Blockwise Matrix Inversion
I’m taking a Statistics course on the theory of linear models, which covers Gauss-Markov models and various extensions of them. Sometimes, when dealing with partitioned matrices, and commonly Multivariate Normal Distributions, we’ll often need to invert matrices in a blockwise manner. This has happened often enough during this course (coincidentally was necessary knowledge for a midterm question), so I figured I should just document some of the inversion lemmas.

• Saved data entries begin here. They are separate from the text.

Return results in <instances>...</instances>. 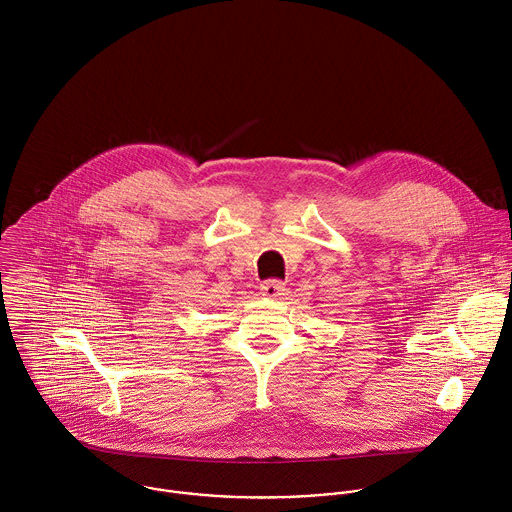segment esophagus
<instances>
[{
    "mask_svg": "<svg viewBox=\"0 0 512 512\" xmlns=\"http://www.w3.org/2000/svg\"><path fill=\"white\" fill-rule=\"evenodd\" d=\"M284 292H286V286L280 280H268L260 286V293L268 299H278L284 295Z\"/></svg>",
    "mask_w": 512,
    "mask_h": 512,
    "instance_id": "1",
    "label": "esophagus"
}]
</instances>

Let’s define our partitioned matrix as
$$ R = \begin{bmatrix}
A & B \\
C & D
\end{bmatrix}$$
We specifically interested in finding
$$ R^{-1} = \begin{bmatrix}
W & X \\
Y & Z
\end{bmatrix}$$
such that
$$ R R^{-1} = R^{-1}R =
\begin{bmatrix}
I & 0 \\
0 & I
\end{bmatrix}$$
Part 1: $R R^{-1}$
For the right inverse ($R R^{-1}$), we can define
$$ \begin{aligned}
AW + BY = I \\
AX + BZ = 0 \\
CW + DY = 0 \\
CX + DZ = I \\
\end{aligned}
$$
and, assuming $A$ and $D$ are invertible,
$$\begin{aligned}
X = -A^{-1}BZ \\
Y = -D^{-1}CW \\
\end{aligned}$$
We can plug these identities back into the first system of equations as
$$\begin{aligned}
AW + B(-D^{-1}CW) &= (A - BD^{-1}C)W = I \\
C(-A^{-1}BZ) + DZ &= (D - CA^{-1}B)Z = I \\
\end{aligned}$$
so that
$$\begin{aligned}
W = (A-BD^{-1}C)^{-1} \\
Z = (D-CA^{-1}B)^{-1} \\
\end{aligned}$$
and finally
$$ R^{-1} = \begin{bmatrix}
W & X \\
Y & Z
\end{bmatrix}
= \begin{bmatrix}
(A-BD^{-1}C)^{-1} & -A^{-1}B(D-CA^{-1}B)^{-1} \\
-D^{-1}C(A-BD^{-1}C)^{-1} & (D-CA^{-1}B)^{-1} \\
\end{bmatrix}$$
It is important to note that the above result only holds if $A$, $D$, $(D-CA^{-1}B)$, and $(A-BD^{-1}C)$ are invertible.
Part 2: $R^{-1} R$
Following the same logic as above, we have the following systems of equations for the left inverse ($R^{-1}R$)
$$\begin{aligned}
WA + XC = I \\
WB + XD = 0 \\
YA + ZC = 0 \\
YB + ZD = I \\
\end{aligned}$$
so that
$$\begin{aligned}
X = WBD^{-1} = A^{-1}BZ \\
Y = ZCA^{-1} = D^{-1}CW \\
\end{aligned}$$
which indicates that
$$\begin{aligned}
W = (A-BD^{-1}C)^{-1} = C^{-1}D(D-CA^{-1}B)^{-1}CA^{-1} \\
X = (A-BD^{-1}C)^{-1}BD^{-1} = A^{-1}B(D-CA^{-1}B)^{-1} \\
\end{aligned}$$
Importantly, blockwise matrix inversion allows us to define the inverse of a larger matrix, with respect to its subcomponents. Likewise, from here, we can go on to derive the Sherman-Morrison formula and Woodbury theorem, which allows us to do all kinds of cool stuff, like rank-one matrix updates. In the next few posts, I’ll go over a few examples of where blockwise matrix inversions are useful, and common scenarios where rank-one updates of matrices are applicable in the next few posts.